'''

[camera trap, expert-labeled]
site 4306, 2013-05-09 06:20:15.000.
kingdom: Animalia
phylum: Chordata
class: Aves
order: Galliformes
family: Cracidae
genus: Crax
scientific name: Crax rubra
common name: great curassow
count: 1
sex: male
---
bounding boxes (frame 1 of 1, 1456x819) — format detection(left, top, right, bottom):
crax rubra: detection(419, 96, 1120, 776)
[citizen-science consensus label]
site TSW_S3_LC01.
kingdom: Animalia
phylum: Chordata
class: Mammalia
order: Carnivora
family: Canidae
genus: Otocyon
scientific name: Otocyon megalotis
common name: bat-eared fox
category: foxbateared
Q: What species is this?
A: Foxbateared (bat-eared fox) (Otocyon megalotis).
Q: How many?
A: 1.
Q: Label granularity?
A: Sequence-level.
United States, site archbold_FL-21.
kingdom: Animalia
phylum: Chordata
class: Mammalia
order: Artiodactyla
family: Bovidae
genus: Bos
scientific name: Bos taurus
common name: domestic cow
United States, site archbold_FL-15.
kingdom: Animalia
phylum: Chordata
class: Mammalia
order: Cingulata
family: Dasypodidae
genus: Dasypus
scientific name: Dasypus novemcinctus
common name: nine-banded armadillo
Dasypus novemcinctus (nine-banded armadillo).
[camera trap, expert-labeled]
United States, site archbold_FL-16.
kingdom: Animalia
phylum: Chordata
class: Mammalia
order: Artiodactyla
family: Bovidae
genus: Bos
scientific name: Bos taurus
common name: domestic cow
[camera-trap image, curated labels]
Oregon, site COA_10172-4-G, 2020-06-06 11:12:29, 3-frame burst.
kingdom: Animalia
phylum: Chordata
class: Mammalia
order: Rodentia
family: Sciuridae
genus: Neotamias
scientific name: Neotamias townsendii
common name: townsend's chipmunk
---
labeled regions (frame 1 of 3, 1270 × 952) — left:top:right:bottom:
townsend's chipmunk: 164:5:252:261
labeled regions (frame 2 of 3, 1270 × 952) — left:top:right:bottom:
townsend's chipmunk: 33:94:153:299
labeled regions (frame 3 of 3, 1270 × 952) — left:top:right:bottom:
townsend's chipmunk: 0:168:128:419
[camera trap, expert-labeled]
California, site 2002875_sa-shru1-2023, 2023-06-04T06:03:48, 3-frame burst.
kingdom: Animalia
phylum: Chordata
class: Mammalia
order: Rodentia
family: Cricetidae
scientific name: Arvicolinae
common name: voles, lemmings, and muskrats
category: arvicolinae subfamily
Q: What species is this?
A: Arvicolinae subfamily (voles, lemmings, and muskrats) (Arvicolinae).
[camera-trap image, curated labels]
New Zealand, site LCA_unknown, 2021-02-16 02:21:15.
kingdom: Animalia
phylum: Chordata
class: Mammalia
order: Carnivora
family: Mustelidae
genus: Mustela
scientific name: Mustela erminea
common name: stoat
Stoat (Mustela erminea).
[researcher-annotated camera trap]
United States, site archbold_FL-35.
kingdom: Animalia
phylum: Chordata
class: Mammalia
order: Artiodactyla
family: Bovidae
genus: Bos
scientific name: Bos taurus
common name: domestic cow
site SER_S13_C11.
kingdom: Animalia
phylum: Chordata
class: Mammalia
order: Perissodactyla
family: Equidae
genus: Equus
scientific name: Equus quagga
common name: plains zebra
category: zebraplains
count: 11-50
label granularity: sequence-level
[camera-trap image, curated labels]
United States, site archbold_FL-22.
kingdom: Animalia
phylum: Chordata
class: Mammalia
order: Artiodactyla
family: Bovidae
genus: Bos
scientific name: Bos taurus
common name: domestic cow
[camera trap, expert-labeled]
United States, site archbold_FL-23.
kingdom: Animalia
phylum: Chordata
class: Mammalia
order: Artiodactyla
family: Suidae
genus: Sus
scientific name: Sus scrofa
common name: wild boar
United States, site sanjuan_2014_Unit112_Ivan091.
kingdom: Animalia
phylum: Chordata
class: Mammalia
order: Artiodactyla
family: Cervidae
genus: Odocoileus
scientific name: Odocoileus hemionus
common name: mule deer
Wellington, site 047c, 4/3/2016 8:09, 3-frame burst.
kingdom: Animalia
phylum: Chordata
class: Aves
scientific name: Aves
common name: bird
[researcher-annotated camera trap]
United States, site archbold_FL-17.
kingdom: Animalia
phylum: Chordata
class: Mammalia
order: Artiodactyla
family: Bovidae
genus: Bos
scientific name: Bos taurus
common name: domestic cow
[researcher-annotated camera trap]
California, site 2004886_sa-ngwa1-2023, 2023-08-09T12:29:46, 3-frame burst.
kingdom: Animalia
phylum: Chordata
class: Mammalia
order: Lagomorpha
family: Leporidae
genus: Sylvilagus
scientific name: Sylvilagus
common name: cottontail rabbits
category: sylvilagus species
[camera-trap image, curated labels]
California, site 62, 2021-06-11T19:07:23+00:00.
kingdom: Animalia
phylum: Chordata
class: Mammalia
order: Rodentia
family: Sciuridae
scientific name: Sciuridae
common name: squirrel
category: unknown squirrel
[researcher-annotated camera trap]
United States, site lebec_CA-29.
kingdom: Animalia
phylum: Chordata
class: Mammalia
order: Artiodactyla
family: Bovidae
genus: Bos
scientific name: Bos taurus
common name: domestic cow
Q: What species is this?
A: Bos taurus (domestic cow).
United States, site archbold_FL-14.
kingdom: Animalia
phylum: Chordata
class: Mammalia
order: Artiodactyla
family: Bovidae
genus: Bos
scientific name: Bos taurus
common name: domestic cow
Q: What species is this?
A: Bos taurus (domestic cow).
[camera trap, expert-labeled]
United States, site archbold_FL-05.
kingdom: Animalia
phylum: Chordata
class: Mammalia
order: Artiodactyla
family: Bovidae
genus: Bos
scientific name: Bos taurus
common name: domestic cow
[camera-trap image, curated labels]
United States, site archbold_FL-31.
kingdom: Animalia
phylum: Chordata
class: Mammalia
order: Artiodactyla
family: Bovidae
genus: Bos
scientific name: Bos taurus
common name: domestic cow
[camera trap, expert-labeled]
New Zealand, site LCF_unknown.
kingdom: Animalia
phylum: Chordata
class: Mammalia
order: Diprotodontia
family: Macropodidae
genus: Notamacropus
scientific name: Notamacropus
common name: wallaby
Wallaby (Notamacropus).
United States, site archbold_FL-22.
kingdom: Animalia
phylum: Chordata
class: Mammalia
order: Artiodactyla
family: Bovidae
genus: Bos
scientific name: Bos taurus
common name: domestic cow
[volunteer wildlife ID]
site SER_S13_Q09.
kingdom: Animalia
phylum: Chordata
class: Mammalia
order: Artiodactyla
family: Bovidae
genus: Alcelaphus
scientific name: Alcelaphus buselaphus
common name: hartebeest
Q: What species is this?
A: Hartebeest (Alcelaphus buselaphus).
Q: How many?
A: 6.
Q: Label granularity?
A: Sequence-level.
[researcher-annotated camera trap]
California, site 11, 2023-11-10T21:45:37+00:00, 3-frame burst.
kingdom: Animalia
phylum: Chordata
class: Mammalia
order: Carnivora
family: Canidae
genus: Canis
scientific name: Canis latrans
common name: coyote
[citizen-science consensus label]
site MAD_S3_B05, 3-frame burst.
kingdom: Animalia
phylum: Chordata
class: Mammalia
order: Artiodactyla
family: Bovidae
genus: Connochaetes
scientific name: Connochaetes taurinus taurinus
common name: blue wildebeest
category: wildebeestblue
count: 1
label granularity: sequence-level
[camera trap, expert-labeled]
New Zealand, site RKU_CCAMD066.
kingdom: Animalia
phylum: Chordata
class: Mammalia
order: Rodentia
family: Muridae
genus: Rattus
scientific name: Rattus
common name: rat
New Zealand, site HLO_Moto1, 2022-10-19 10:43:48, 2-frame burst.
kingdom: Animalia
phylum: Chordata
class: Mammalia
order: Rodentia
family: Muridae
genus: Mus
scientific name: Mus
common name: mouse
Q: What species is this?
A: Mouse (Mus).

'''

_WHAT NEEDS TO BE DONE_
Give back exactly the lines of the listing above that run from the line with "scientific name: Mustela erminea" to the line with "family: Equidae", inclusive.

_ANSWER TO THE PROBLEM_
scientific name: Mustela erminea
common name: stoat
Stoat (Mustela erminea).
[researcher-annotated camera trap]
United States, site archbold_FL-35.
kingdom: Animalia
phylum: Chordata
class: Mammalia
order: Artiodactyla
family: Bovidae
genus: Bos
scientific name: Bos taurus
common name: domestic cow
site SER_S13_C11.
kingdom: Animalia
phylum: Chordata
class: Mammalia
order: Perissodactyla
family: Equidae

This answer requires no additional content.